Listen: Movin’ And Groovin’ / Redds & The Boys
Movin' And Groovin' / Redds & The Boys
Back in ’79, MCA had a freak hit with Chuck Brown & The Soul Searchers ‘Bustin’ Loose’. I distinctly recall our head of radio promotion being amazed at the record’s surprise success and frustrated too. Black radio wouldn’t play the single, only the white pop stations were airing it.
Fast forward a few years, Go Go is now officially a musical genre and movement, but the same tired radio resistance kept all those great singles off the urban airwaves.
But in ’85, Island was headstrong in aiding this musical cause. Signing a bunch of acts to singles deals, some to full albums, then packaging them together for a few nights of serious nasty grinding at The Ritz. I’ll never forget those shows. EU, Mass Extension, Trouble Funk.
The real truth: Redds & The Boys, they were crazy great. Even the worst dancers lost shame, made fools of themselves and did not care. I know cause I was one.
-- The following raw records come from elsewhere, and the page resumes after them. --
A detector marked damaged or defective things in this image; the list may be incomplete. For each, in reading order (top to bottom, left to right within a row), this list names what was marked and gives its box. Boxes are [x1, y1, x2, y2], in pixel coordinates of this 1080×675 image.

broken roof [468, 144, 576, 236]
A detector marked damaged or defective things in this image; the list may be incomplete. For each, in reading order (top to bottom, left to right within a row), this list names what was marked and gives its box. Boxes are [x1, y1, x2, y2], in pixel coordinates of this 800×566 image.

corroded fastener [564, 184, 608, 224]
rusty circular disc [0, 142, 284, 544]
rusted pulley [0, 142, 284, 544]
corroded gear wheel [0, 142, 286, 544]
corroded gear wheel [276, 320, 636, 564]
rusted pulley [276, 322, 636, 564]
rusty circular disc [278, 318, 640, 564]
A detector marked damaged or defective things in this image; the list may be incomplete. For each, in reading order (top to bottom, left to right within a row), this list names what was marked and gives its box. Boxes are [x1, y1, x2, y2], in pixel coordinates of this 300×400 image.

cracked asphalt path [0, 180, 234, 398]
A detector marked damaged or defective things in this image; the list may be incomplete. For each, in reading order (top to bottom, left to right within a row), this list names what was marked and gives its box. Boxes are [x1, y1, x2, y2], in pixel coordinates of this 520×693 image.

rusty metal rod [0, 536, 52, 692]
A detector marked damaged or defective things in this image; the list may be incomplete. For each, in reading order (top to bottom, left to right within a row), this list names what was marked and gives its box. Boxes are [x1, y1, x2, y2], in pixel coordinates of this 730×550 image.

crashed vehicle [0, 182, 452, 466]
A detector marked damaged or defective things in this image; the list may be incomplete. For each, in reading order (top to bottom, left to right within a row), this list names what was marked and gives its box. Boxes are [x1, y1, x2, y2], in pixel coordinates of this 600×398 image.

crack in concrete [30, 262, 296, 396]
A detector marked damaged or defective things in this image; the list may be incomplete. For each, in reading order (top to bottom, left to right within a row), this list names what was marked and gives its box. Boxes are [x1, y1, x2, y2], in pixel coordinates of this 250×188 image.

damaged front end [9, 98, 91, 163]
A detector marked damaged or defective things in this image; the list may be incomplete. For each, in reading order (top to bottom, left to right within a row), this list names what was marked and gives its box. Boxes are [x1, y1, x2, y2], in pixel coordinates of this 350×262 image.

Onstage, ‘Movin’ & Groovin’ did not end, and not a soul wanted it to. Talk about a signature song. These guys were so locked it was scary. They seemed ready to take on the world. What the fuck happened?
Listen: Trouble / Trouble Funk
Trouble / Trouble Funk
When I joined Island in ’88, their mailroom was knee deep in Go Go records. Praise be. I grabbed handfuls of them all.
Like Redds & The Boys, and all the others for that matter, Trouble Funk suffered from the same curse: misguided production and mixes. The drum sounds were so wrong. To be honest, the team around these recordings were a bunch of self celebrating studio churls. Hacks basically having their moment in the sun. Damn shame. Because live, these bands ripped down anything in their way.
Real drums. That’s it. The processed drums fucked it all up. Someone should remix all these records, take off that ghastly wash of cheap studio technology. Because the foundation is here, on every last one.
Bootsy producing ‘Trouble’. Great call.
Now Bootsy, you need to remix and reclaim this.